## begin Dataset extract

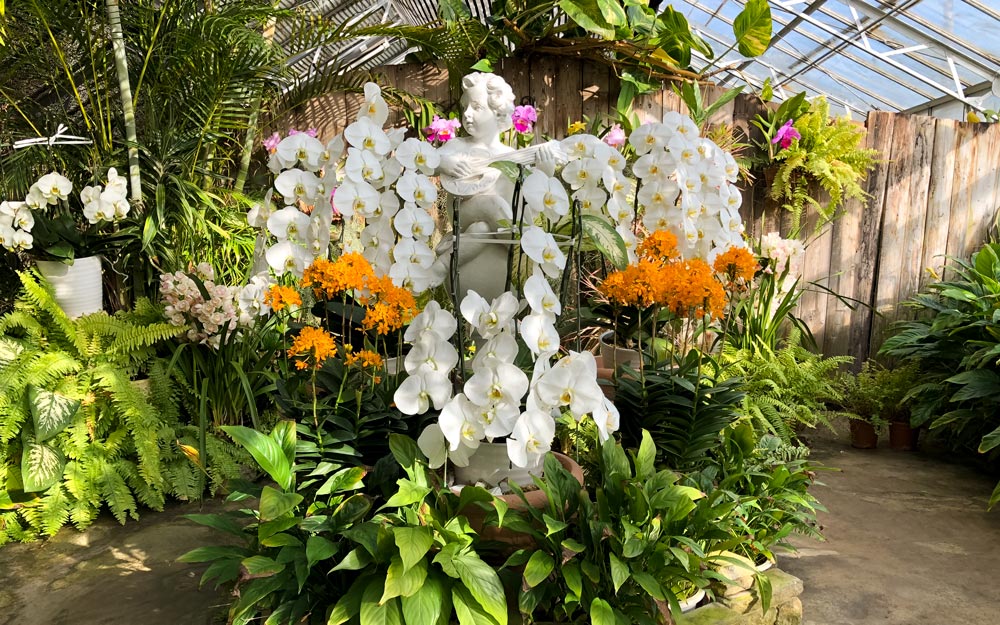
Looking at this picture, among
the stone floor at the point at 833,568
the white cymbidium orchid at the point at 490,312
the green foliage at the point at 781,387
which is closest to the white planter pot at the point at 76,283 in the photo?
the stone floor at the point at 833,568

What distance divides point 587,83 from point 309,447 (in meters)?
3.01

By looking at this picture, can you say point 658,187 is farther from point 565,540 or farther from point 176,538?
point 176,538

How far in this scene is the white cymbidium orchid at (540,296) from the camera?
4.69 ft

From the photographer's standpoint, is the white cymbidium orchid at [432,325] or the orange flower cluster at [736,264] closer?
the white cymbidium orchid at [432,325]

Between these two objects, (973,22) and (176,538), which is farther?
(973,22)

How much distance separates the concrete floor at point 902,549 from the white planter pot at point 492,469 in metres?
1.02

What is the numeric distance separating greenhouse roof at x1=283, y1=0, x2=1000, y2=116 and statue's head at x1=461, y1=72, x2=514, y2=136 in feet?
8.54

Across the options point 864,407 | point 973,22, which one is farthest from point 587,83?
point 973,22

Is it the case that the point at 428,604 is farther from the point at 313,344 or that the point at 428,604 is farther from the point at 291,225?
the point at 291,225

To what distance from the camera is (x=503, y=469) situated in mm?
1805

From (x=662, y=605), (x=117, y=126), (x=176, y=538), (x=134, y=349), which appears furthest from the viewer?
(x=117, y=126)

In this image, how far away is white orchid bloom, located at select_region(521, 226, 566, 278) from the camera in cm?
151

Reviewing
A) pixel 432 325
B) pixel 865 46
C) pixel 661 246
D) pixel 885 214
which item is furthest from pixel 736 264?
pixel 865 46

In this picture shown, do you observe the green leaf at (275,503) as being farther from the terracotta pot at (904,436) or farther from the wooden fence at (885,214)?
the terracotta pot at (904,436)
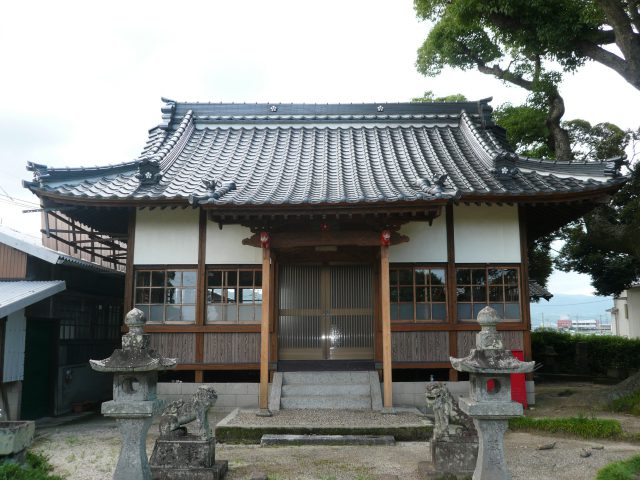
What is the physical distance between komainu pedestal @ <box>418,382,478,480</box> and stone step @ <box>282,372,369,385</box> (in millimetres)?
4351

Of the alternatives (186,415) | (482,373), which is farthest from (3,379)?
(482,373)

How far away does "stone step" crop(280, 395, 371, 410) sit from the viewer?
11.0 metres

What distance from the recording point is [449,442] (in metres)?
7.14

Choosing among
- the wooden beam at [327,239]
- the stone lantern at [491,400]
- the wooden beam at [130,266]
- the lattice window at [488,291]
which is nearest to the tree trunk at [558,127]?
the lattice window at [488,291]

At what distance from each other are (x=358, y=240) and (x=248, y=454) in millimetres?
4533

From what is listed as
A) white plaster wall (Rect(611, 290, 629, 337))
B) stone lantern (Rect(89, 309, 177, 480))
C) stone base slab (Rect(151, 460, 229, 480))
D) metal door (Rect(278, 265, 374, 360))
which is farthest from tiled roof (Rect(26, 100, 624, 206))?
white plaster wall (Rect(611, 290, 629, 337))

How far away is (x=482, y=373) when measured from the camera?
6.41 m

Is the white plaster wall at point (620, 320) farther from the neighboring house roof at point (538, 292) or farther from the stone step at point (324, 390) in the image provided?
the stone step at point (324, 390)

## end Dataset extract
## begin Dataset extract

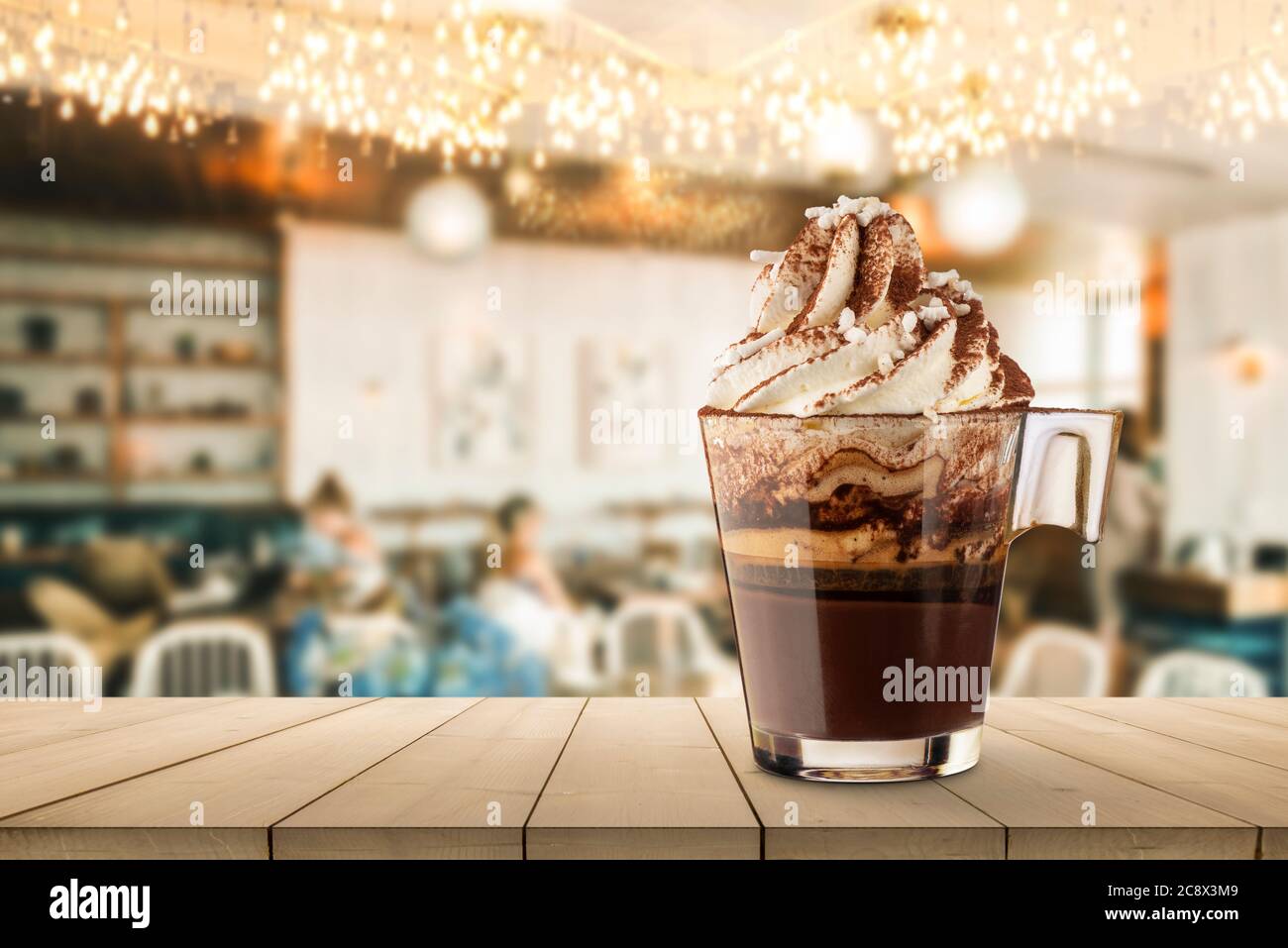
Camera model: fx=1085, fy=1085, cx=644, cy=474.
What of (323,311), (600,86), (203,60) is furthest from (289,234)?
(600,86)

## end Dataset extract

_Task brief_
Select and copy out every line of the items above that contains the word "lantern". Letter case must match.

_Complete response_
- the stone lantern at [491,400]
B) stone lantern (Rect(89, 309, 177, 480))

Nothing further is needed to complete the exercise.